## WHAT YOU HAVE TO DO
Set each line of the records down again exactly, please.

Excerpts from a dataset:
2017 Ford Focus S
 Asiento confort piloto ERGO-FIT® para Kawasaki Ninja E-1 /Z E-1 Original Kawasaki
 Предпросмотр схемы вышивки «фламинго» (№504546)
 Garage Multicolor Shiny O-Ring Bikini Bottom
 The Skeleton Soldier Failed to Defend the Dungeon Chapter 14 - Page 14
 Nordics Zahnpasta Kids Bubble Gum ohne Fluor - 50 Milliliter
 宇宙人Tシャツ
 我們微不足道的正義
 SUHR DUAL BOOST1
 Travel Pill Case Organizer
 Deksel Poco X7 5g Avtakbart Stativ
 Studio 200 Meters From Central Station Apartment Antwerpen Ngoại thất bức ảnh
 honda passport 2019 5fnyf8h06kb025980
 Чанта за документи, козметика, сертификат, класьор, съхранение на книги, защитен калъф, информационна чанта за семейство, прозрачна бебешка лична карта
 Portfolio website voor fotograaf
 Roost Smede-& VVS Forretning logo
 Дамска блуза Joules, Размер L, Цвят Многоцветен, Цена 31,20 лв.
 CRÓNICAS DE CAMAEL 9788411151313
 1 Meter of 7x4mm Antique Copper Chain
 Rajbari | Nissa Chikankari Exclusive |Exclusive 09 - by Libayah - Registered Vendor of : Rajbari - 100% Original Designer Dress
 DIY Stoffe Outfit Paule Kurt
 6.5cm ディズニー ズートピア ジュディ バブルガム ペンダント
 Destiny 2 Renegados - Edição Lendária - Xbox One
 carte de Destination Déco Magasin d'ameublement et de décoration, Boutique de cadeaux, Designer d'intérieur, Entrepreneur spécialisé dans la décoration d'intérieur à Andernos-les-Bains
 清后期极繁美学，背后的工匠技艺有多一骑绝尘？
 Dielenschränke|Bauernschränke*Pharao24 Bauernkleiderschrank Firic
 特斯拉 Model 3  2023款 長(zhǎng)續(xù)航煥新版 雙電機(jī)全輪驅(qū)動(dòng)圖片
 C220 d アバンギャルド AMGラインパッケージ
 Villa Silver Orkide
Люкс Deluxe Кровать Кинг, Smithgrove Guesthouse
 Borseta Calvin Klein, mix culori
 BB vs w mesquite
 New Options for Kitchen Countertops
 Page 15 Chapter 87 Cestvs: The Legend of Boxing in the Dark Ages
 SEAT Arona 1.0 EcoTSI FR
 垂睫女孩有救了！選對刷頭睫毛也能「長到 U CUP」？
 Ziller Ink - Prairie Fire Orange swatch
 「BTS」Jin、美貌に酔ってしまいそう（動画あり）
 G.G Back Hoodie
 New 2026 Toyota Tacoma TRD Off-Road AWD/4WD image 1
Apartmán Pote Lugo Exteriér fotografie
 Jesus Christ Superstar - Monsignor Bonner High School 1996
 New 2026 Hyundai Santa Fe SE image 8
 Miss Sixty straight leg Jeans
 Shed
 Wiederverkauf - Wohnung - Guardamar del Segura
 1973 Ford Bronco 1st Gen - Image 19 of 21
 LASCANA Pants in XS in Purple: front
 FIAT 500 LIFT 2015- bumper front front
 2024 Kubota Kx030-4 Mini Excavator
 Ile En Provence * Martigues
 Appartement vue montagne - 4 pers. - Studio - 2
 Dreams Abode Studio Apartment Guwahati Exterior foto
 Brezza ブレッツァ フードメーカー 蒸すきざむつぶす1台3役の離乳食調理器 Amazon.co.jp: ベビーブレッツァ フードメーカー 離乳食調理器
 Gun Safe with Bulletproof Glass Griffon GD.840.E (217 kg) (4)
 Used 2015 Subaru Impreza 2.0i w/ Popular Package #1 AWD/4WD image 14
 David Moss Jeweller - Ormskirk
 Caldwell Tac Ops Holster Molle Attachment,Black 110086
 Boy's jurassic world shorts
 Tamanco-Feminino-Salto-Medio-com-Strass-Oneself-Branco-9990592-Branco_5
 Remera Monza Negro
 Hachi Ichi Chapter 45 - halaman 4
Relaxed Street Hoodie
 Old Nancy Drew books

## ANSWER TO THIS PROBLEM
2017 Ford Focus S
 Asiento confort piloto ERGO-FIT® para Kawasaki Ninja E-1 /Z E-1 Original Kawasaki
 Предпросмотр схемы вышивки «фламинго» (№504546)
 Garage Multicolor Shiny O-Ring Bikini Bottom
 The Skeleton Soldier Failed to Defend the Dungeon Chapter 14 - Page 14
 Nordics Zahnpasta Kids Bubble Gum ohne Fluor - 50 Milliliter
 宇宙人Tシャツ
 我們微不足道的正義
 SUHR DUAL BOOST1
 Travel Pill Case Organizer
 Deksel Poco X7 5g Avtakbart Stativ
 Studio 200 Meters From Central Station Apartment Antwerpen Ngoại thất bức ảnh
 honda passport 2019 5fnyf8h06kb025980
 Чанта за документи, козметика, сертификат, класьор, съхранение на книги, защитен калъф, информационна чанта за семейство, прозрачна бебешка лична карта
 Portfolio website voor fotograaf
 Roost Smede-& VVS Forretning logo
 Дамска блуза Joules, Размер L, Цвят Многоцветен, Цена 31,20 лв.
 CRÓNICAS DE CAMAEL 9788411151313
 1 Meter of 7x4mm Antique Copper Chain
 Rajbari | Nissa Chikankari Exclusive |Exclusive 09 - by Libayah - Registered Vendor of : Rajbari - 100% Original Designer Dress
 DIY Stoffe Outfit Paule Kurt
 6.5cm ディズニー ズートピア ジュディ バブルガム ペンダント
 Destiny 2 Renegados - Edição Lendária - Xbox One
 carte de Destination Déco Magasin d'ameublement et de décoration, Boutique de cadeaux, Designer d'intérieur, Entrepreneur spécialisé dans la décoration d'intérieur à Andernos-les-Bains
 清后期极繁美学，背后的工匠技艺有多一骑绝尘？
 Dielenschränke|Bauernschränke*Pharao24 Bauernkleiderschrank Firic
 特斯拉 Model 3  2023款 長(zhǎng)續(xù)航煥新版 雙電機(jī)全輪驅(qū)動(dòng)圖片
 C220 d アバンギャルド AMGラインパッケージ
 Villa Silver Orkide
Люкс Deluxe Кровать Кинг, Smithgrove Guesthouse
 Borseta Calvin Klein, mix culori
 BB vs w mesquite
 New Options for Kitchen Countertops
 Page 15 Chapter 87 Cestvs: The Legend of Boxing in the Dark Ages
 SEAT Arona 1.0 EcoTSI FR
 垂睫女孩有救了！選對刷頭睫毛也能「長到 U CUP」？
 Ziller Ink - Prairie Fire Orange swatch
 「BTS」Jin、美貌に酔ってしまいそう（動画あり）
 G.G Back Hoodie
 New 2026 Toyota Tacoma TRD Off-Road AWD/4WD image 1
Apartmán Pote Lugo Exteriér fotografie
 Jesus Christ Superstar - Monsignor Bonner High School 1996
 New 2026 Hyundai Santa Fe SE image 8
 Miss Sixty straight leg Jeans
 Shed
 Wiederverkauf - Wohnung - Guardamar del Segura
 1973 Ford Bronco 1st Gen - Image 19 of 21
 LASCANA Pants in XS in Purple: front
 FIAT 500 LIFT 2015- bumper front front
 2024 Kubota Kx030-4 Mini Excavator
 Ile En Provence * Martigues
 Appartement vue montagne - 4 pers. - Studio - 2
 Dreams Abode Studio Apartment Guwahati Exterior foto
 Brezza ブレッツァ フードメーカー 蒸すきざむつぶす1台3役の離乳食調理器 Amazon.co.jp: ベビーブレッツァ フードメーカー 離乳食調理器
 Gun Safe with Bulletproof Glass Griffon GD.840.E (217 kg) (4)
 Used 2015 Subaru Impreza 2.0i w/ Popular Package #1 AWD/4WD image 14
 David Moss Jeweller - Ormskirk
 Caldwell Tac Ops Holster Molle Attachment,Black 110086
 Boy's jurassic world shorts
 Tamanco-Feminino-Salto-Medio-com-Strass-Oneself-Branco-9990592-Branco_5
 Remera Monza Negro
 Hachi Ichi Chapter 45 - halaman 4
Relaxed Street Hoodie
 Old Nancy Drew books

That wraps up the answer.